Si vorrebbe cogliere ciò che di eterno c'è,
ma alla fine cosa c'è di più eterno del singolo uomo
e delle sue scommesse,
del suo sognare l'infinito negli sguardi
disincantati, nelle lune bianche
e nelle avventure di una notte.
Nelle serate con gli amici e nei folli gesti
per strappare un sorriso e scacciare l'odore
di crisantemo,
fiore che associamo alla morte,
immaginadola come un teschio putrido con il capo coperto di fiori.
Vorremmo cogliere ciò che di eterno c'è
nel risvegliarsi dal sonno della ragione
e scoprire che oggi è giorno delle partite di coppa.

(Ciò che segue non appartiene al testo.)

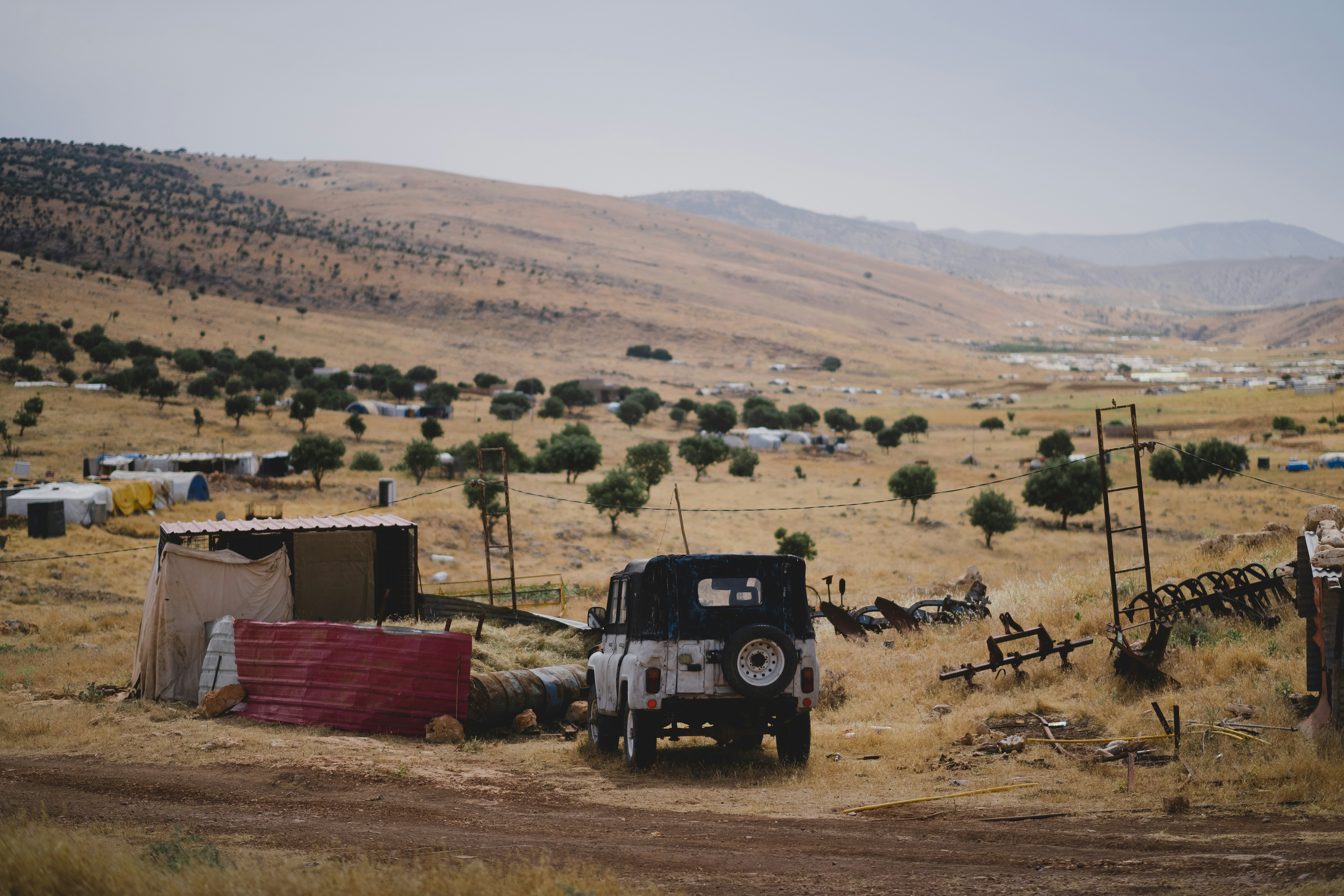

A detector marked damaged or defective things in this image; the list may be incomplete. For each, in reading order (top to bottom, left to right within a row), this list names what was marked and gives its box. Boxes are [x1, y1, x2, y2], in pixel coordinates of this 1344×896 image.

rusty metal frame [1097, 403, 1150, 628]
rusty metal pipe [465, 664, 586, 725]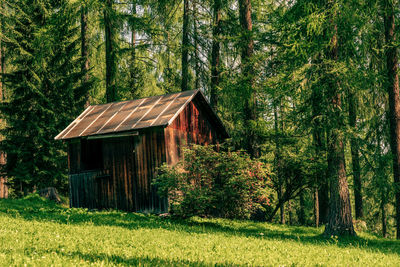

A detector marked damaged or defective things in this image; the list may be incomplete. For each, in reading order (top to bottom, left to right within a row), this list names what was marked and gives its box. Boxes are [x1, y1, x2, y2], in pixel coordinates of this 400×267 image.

rusty roof panel [55, 90, 203, 140]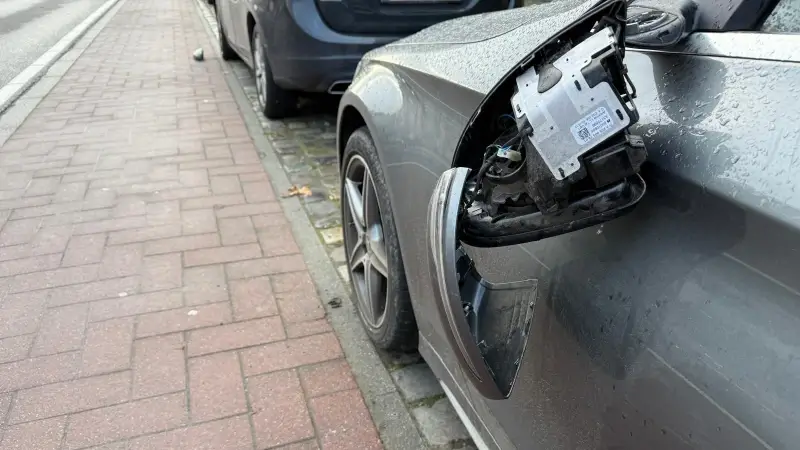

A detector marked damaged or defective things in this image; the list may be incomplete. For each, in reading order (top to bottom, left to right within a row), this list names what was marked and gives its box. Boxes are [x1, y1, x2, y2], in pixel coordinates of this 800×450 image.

broken side mirror [428, 0, 648, 400]
broken side mirror [624, 0, 692, 47]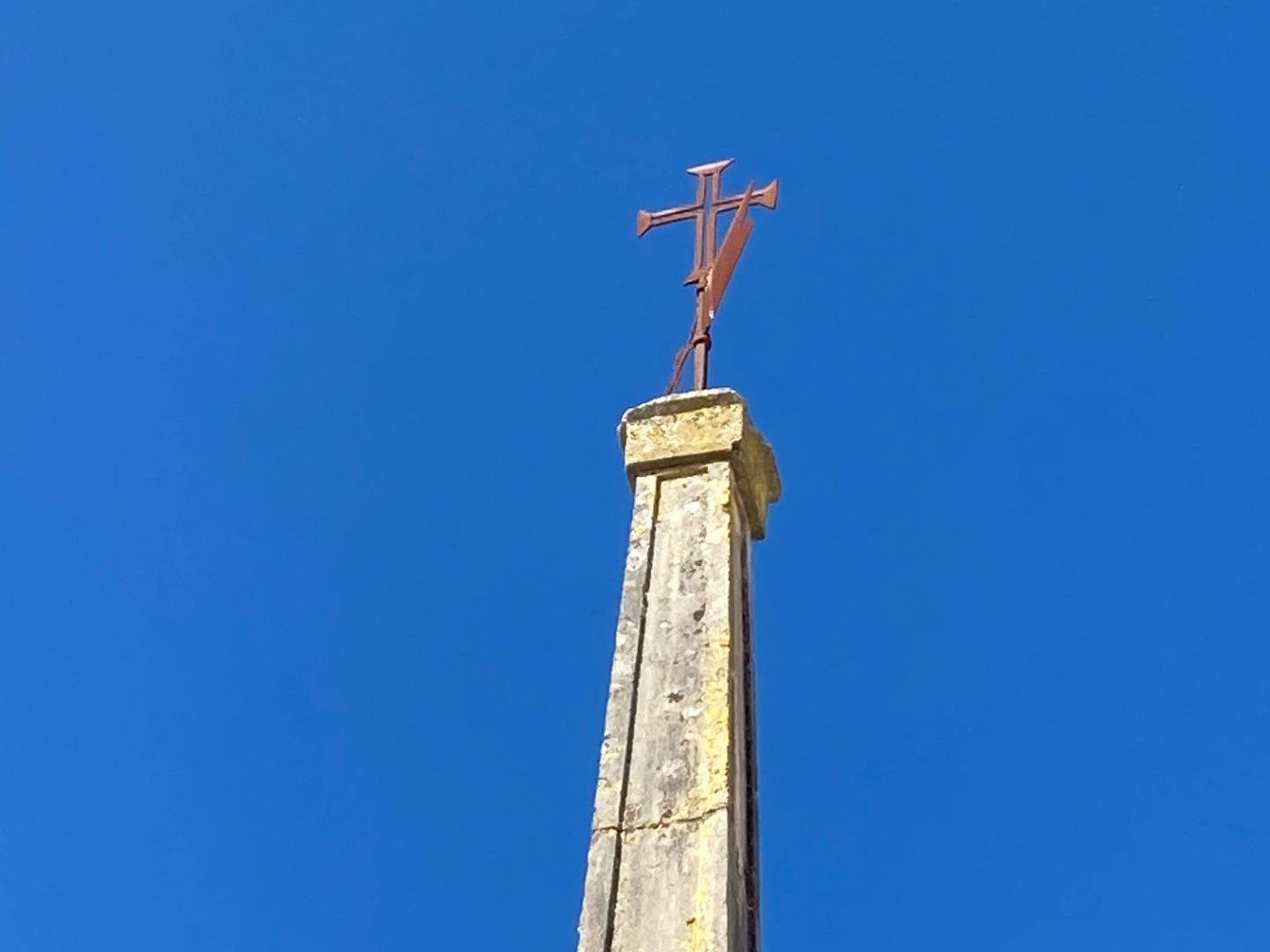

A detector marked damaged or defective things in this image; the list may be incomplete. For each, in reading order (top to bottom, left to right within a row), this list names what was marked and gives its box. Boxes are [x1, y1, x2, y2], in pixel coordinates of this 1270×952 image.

rusty metal cross [639, 160, 777, 390]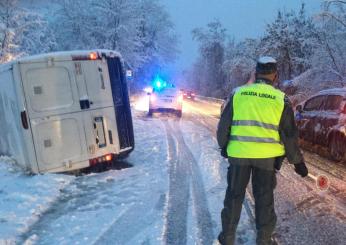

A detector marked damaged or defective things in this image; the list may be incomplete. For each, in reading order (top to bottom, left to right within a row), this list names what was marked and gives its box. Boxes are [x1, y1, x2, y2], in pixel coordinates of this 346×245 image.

overturned white bus [0, 49, 134, 172]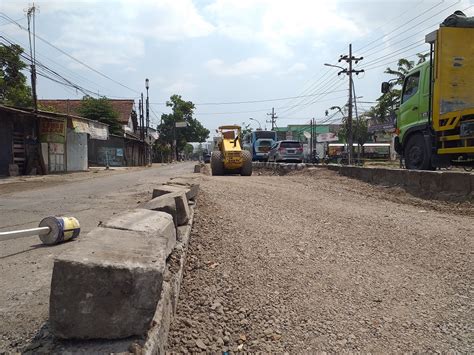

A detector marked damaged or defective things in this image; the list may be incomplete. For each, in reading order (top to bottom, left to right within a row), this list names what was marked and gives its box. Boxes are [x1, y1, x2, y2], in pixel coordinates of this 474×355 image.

broken concrete slab [103, 209, 177, 258]
broken concrete slab [142, 191, 190, 227]
broken concrete slab [49, 228, 168, 340]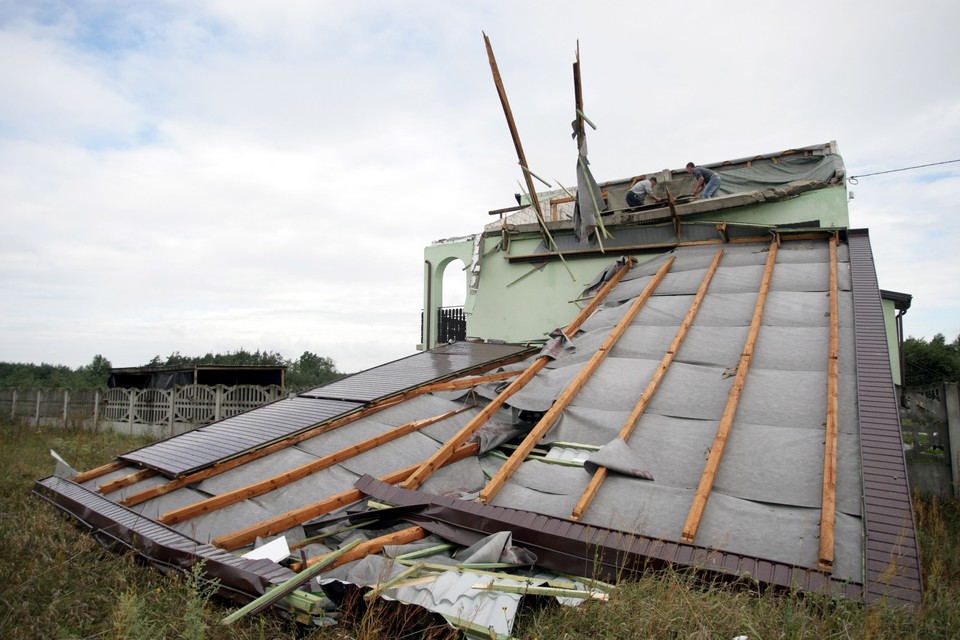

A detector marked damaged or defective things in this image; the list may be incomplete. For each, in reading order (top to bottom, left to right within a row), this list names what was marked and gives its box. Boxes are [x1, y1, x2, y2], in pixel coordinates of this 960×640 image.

damaged house [31, 141, 924, 640]
broken timber [402, 255, 632, 490]
broken timber [478, 256, 676, 504]
broken timber [568, 249, 720, 520]
broken timber [680, 238, 784, 544]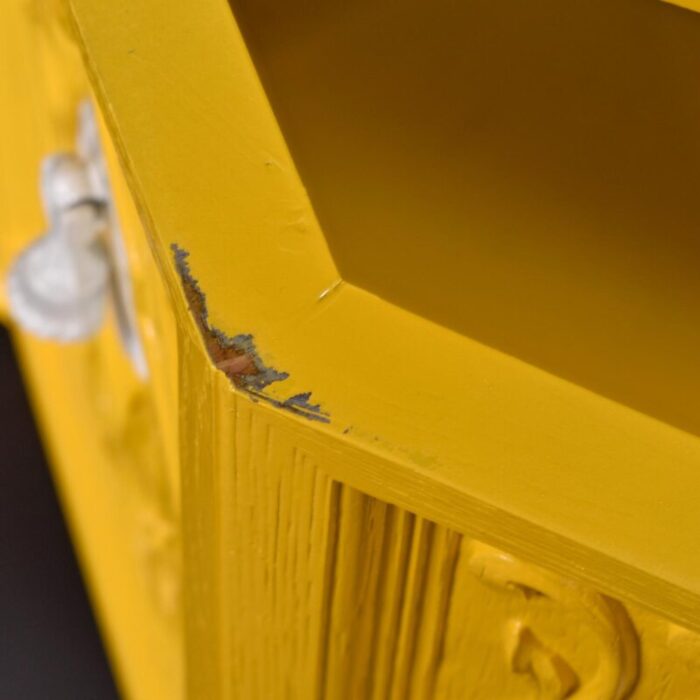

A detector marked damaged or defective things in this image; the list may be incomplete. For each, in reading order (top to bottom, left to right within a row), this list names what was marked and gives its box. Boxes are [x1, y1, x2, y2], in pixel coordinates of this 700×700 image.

chipped paint area [172, 243, 330, 424]
distressed paint chip [172, 243, 330, 424]
peeling paint edge [172, 243, 330, 424]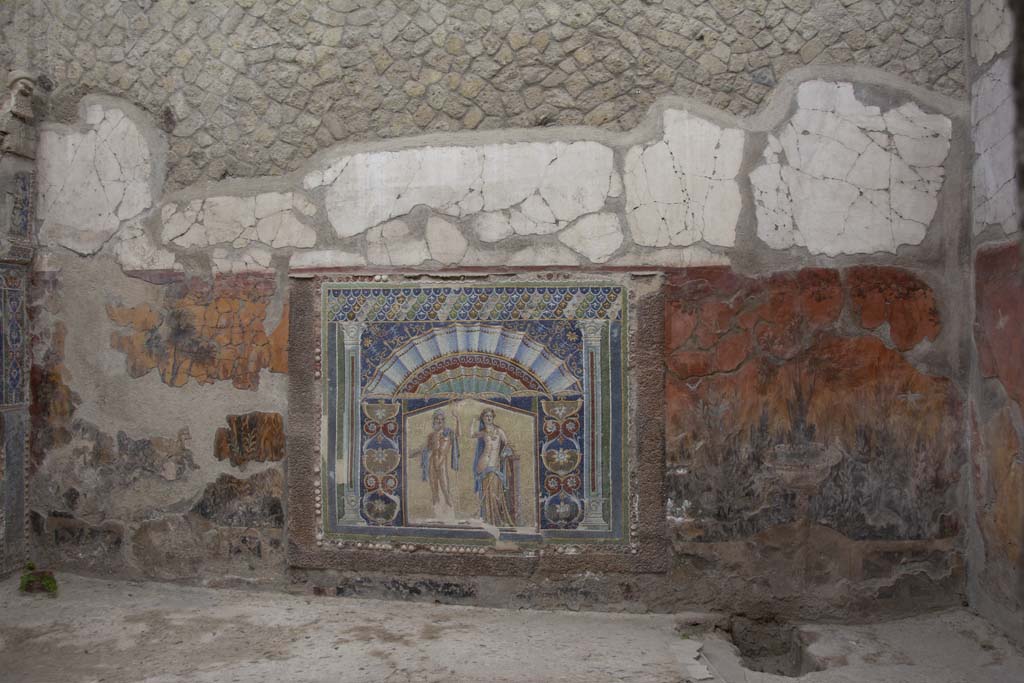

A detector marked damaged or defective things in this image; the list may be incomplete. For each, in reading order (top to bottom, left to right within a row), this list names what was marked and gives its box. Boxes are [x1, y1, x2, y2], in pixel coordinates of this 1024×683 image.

cracked plaster [39, 104, 154, 255]
cracked plaster [745, 80, 950, 255]
cracked plaster [966, 56, 1015, 237]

Vorremmo, ma di infinito c'è rimasta
solo l'eterna ripetizione
Tutto degrada tranne la vergogna, nei cuori di tenebra non c'è vergogna. Vergogna è ansimare di cupi teatranti e sentimenti di mezzi uomini. Vergogna è anima di agnello sfuggito al latrare dei cani, vergogna è il ciglio abbassato del superuomo e il desiderio di morire restando vivi Voglio seppellire la vergogna nell'oscurità del borgo e nella gaiezza dei conventi, voglio dimenticare il sangue, il lavacro degli dei, le colpe del mondo profondo e tetro.